[Visual spatial reasoning data]
● ● ● ●

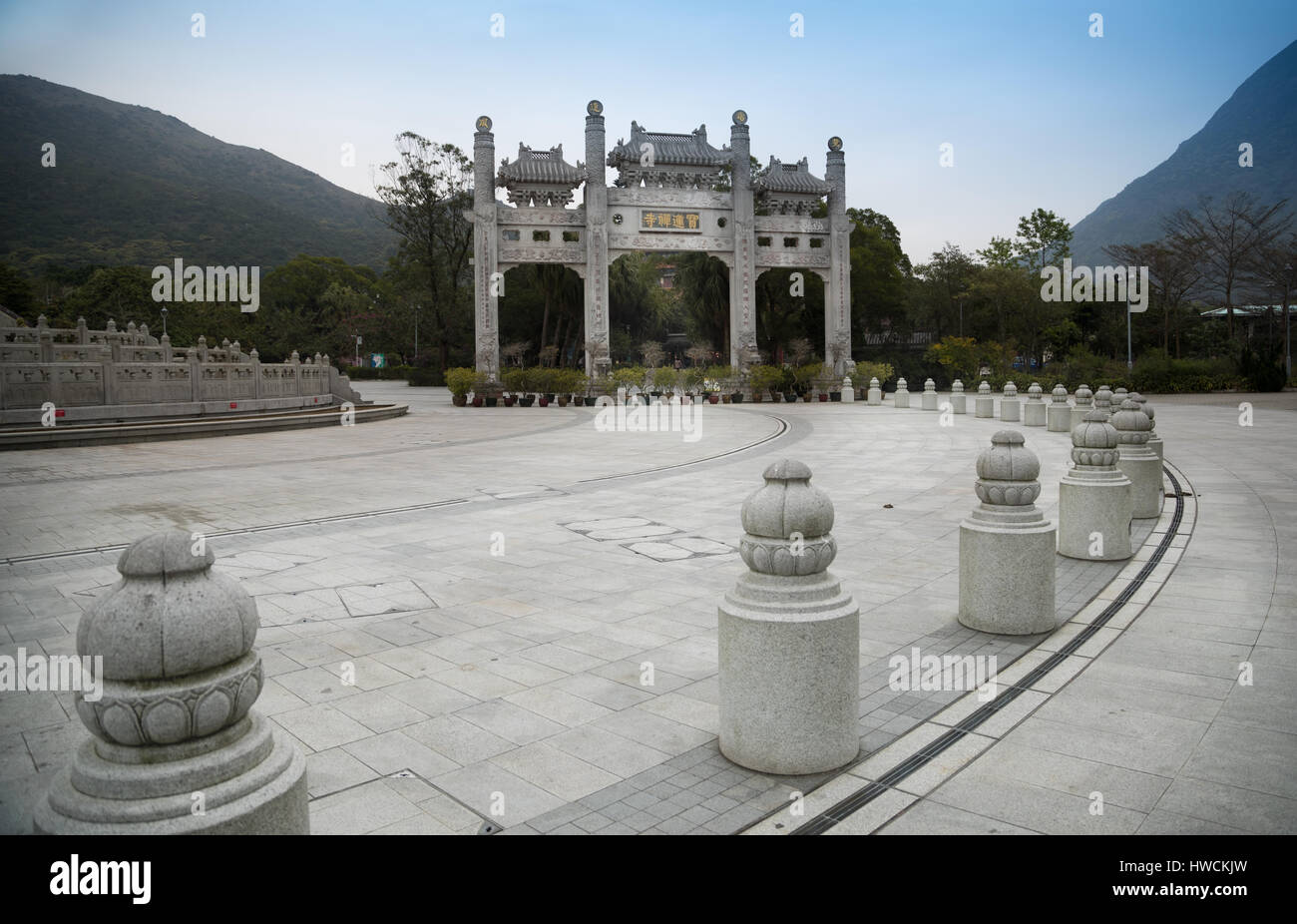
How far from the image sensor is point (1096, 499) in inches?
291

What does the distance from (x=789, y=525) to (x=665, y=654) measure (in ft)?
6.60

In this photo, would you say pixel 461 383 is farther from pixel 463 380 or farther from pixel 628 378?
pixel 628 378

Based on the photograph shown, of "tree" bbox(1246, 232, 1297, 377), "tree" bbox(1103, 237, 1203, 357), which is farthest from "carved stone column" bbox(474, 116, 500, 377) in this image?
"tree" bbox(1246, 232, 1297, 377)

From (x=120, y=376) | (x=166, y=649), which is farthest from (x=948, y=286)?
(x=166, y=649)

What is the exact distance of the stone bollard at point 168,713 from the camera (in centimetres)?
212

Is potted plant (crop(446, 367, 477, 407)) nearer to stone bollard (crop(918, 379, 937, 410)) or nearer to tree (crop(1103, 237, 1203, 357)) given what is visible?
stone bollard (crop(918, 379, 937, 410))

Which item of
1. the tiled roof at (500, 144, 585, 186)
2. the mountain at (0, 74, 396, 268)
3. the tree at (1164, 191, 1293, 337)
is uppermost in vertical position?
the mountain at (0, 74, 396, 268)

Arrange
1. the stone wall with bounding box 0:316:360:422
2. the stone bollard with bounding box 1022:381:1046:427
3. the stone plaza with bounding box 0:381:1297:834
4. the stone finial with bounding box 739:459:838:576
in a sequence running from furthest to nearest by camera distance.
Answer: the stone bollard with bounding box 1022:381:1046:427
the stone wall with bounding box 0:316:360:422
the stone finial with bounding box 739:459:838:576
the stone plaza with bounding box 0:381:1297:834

● ● ● ●

- [AIM OF THE TASK]:
Rewrite the data as a numbered list, from the line containing "Which item of" through the end of the data, with blank lines omitted.

- [EXPECTED OUTPUT]:
1. Which item of
2. 1. the tiled roof at (500, 144, 585, 186)
3. 2. the mountain at (0, 74, 396, 268)
4. 3. the tree at (1164, 191, 1293, 337)
5. is uppermost in vertical position?
6. the mountain at (0, 74, 396, 268)
7. Arrange
8. 1. the stone wall with bounding box 0:316:360:422
9. 2. the stone bollard with bounding box 1022:381:1046:427
10. 3. the stone plaza with bounding box 0:381:1297:834
11. 4. the stone finial with bounding box 739:459:838:576
12. in a sequence running from furthest to nearest by camera distance.
13. Answer: the stone bollard with bounding box 1022:381:1046:427
14. the stone wall with bounding box 0:316:360:422
15. the stone finial with bounding box 739:459:838:576
16. the stone plaza with bounding box 0:381:1297:834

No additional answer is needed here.